One of the most important properties of any regular waveform identifies the number of complete cycles it goes through in a fixed period of time. For standard measurements, the period of time is one second, so the frequency of the wave is commonly measured in cycles per second (cycles/sec) and, in normal usage, is expressed in units of Hertz (Hz). It is represented in mathematical equations by the letter 'f.' In North America (primarily the US and Canada), the AC power system operates at a frequency of 60 Hz. In Europe, including the UK, Ireland, and Scotland, the power system operates at a frequency of 50 Hz. 

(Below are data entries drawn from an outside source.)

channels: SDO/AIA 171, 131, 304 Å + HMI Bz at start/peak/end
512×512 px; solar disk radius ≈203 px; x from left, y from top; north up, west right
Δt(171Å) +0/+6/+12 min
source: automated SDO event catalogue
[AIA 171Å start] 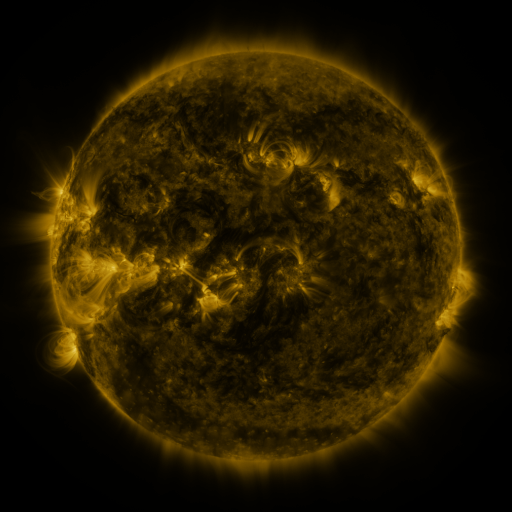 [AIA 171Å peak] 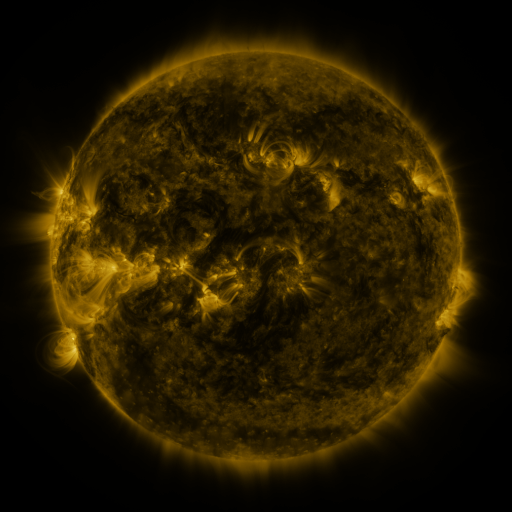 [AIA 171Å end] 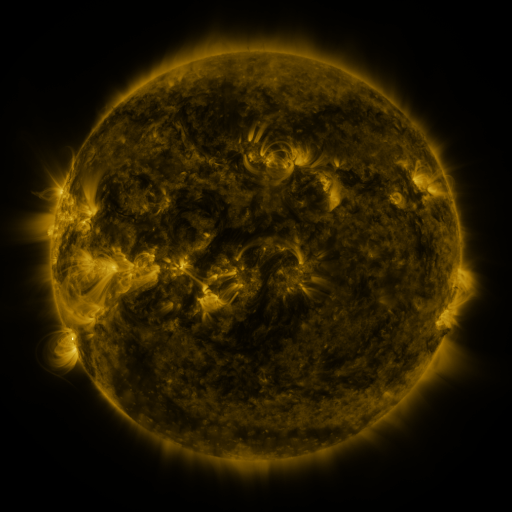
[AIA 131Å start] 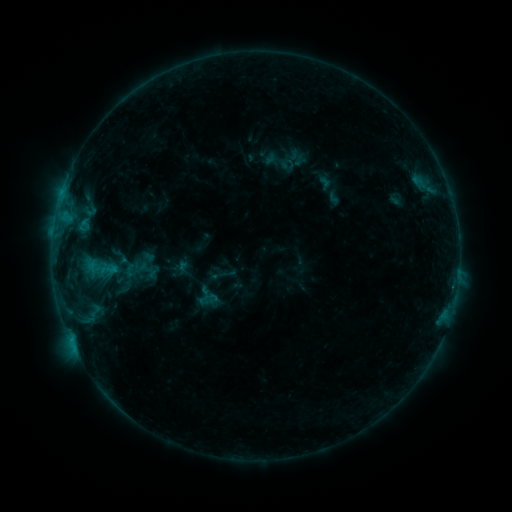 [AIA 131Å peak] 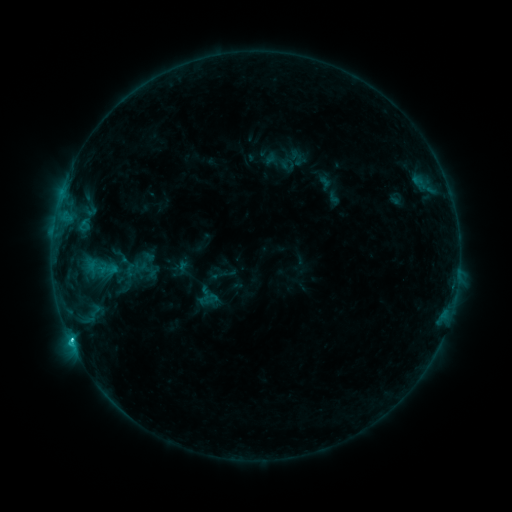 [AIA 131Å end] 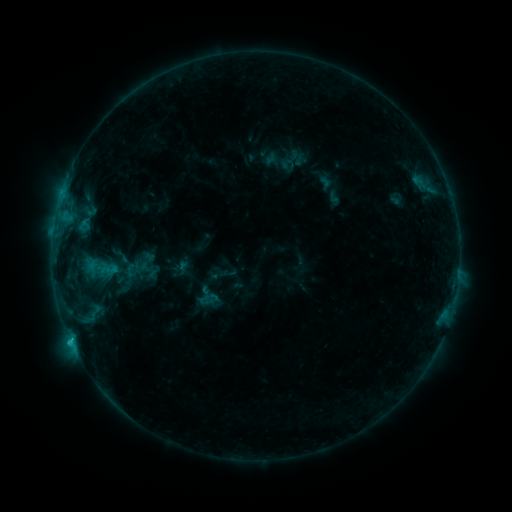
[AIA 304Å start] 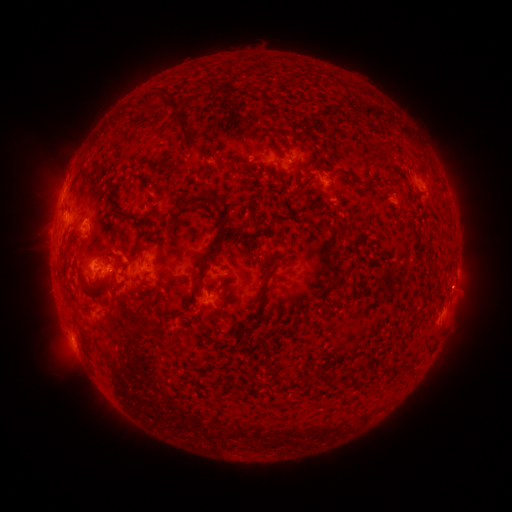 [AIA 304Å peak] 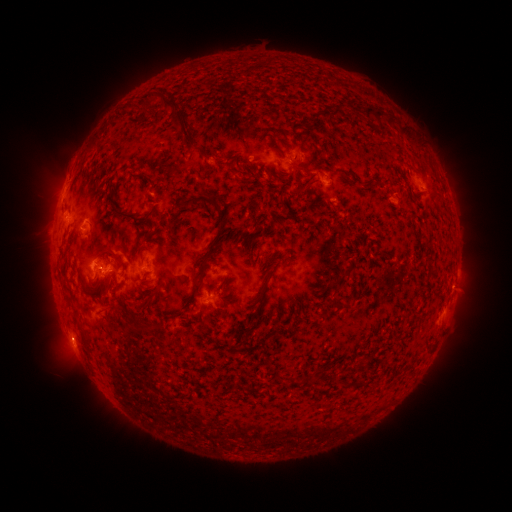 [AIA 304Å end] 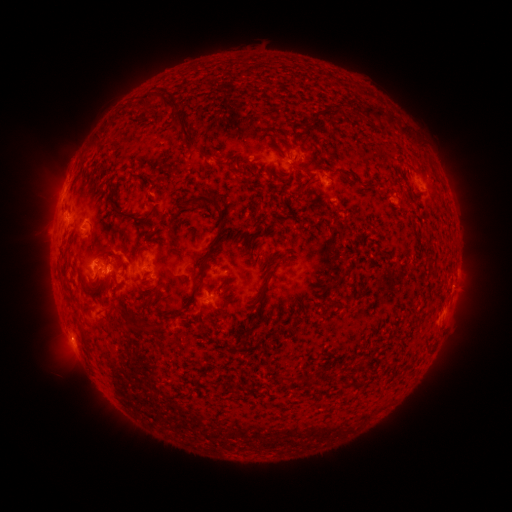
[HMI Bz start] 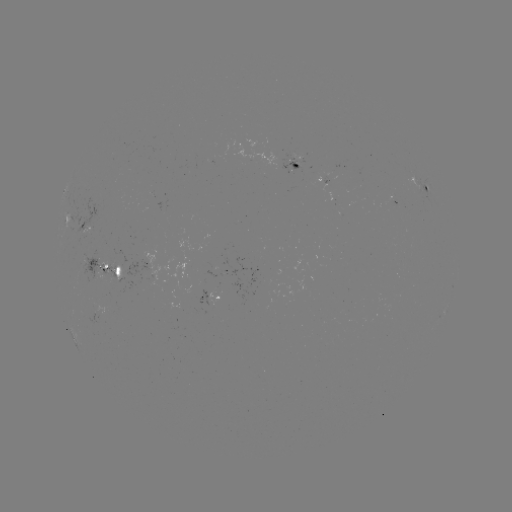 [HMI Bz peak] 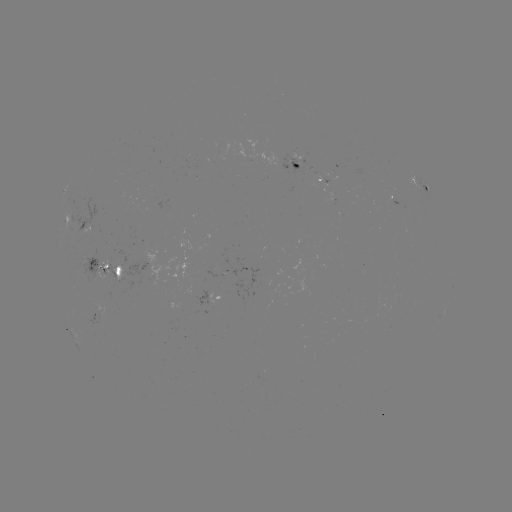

Sometimes we need to know the amount of time required to complete one cycle of the waveform, rather than the number of cycles per second of time. This is logically the reciprocal of frequency. Thus, period is the time duration of one cycle of the waveform, and is measured in seconds/cycle. AC power at 50 Hz will have a period of 1/50 = 0.02 seconds/cycle. A 60 Hz power system has a period of 1/60  =  0.016667 seconds/cycle. These are often expressed as 20 ms/cycle or 16.6667 ms/cycle, where 1 ms is 1 millisecond = 0.001 second (1/1000 of a second). 


  • The Period, (T) is the length of time in seconds that the waveform takes to repeat itself from start to finish. This can also be called the Periodic Time of the waveform for sine waves, or the Pulse Width for square waves.

  • The Frequency, (ƒ) is the number of times the waveform repeats itself within a one second time period. Frequency is the reciprocal of the time period, ( ƒ = 1/T ) with the unit of frequency being the Hertz, (Hz).